Selanjutnya, adegan yang membakar diri ke mata semua orang terjadi.
Penyihir yang diikat oleh rantai hampir di ambang kehancuran dari jalan. Begitu mereka jatuh ke lubang yang dalam dan melihat Aldrich, mereka menjadi banteng gila lapar yang melihat merah. Mereka berjuang dan menyerang Aldrich.
“Kenapa kamu melakukan ini pada kami? Mengapa?”
Jeritan menyayat hati bergema melalui lubang.
Semakin banyak penyihir yang didorong ke dalam lubang, semakin kacau jadinya di sana. Tidak lama kemudian Aldrich tenggelam dalam kumpulan penyihir yang marah. Itu seperti ulat menghilang ke dalam bukit semut.
Orang-orang mengerutkan kening dan banyak yang tidak bisa melihat.
Meskipun dihancurkan, Aldrich menunjukkan ekspresi yang tidak terduga.

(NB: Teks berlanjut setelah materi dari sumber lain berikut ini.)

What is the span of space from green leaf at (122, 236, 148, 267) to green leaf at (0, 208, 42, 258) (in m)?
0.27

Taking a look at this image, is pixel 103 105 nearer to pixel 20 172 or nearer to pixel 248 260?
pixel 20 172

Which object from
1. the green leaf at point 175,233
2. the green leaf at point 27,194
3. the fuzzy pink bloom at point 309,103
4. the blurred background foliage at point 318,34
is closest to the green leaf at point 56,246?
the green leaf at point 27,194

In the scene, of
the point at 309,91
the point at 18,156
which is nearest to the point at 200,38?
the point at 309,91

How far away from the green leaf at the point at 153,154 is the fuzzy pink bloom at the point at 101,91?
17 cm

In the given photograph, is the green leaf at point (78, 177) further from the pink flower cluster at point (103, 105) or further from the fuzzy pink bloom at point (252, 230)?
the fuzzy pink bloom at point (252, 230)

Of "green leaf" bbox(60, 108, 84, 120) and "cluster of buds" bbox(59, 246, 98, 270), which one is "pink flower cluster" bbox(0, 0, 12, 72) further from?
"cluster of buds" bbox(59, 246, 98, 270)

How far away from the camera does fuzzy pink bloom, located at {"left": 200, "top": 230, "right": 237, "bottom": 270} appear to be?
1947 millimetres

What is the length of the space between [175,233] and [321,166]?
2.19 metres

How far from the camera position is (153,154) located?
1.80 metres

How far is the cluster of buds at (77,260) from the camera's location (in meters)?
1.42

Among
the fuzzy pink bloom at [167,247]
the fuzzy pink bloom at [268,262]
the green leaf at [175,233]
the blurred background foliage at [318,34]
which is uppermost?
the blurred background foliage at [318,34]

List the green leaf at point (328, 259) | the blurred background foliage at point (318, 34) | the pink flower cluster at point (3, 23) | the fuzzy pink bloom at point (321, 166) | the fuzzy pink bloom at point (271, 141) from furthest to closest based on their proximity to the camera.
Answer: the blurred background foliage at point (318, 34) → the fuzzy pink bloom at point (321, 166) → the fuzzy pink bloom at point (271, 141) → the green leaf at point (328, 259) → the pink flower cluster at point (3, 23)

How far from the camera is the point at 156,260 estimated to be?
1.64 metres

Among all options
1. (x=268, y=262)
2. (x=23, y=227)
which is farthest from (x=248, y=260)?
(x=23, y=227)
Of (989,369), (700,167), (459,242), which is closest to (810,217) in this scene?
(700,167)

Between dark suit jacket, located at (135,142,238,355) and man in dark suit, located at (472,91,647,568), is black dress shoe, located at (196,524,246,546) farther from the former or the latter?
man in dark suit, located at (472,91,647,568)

Dia bisa merasakan giginya menggigit dagingnya. Dia bisa merasakan kebencian para penyihir. Dia bisa merasakan sakitnya tulang belulangnya. Namun pada saat itu, wajah tuanya yang keriput menunjukkan senyum yang tenang dan tulus.
ℯ𝐧𝓾𝓂a.𝓲d
Dia menyipitkan matanya dan melihat ke atas.
Bau lemak terbakar memenuhi lubang hidungnya dan percikan muncul di depan mata. Jeritan para penyihir bergema.
“Akhirnya…”
Dia menutup matanya dan merasa damai seolah-olah dia memperoleh keselamatan.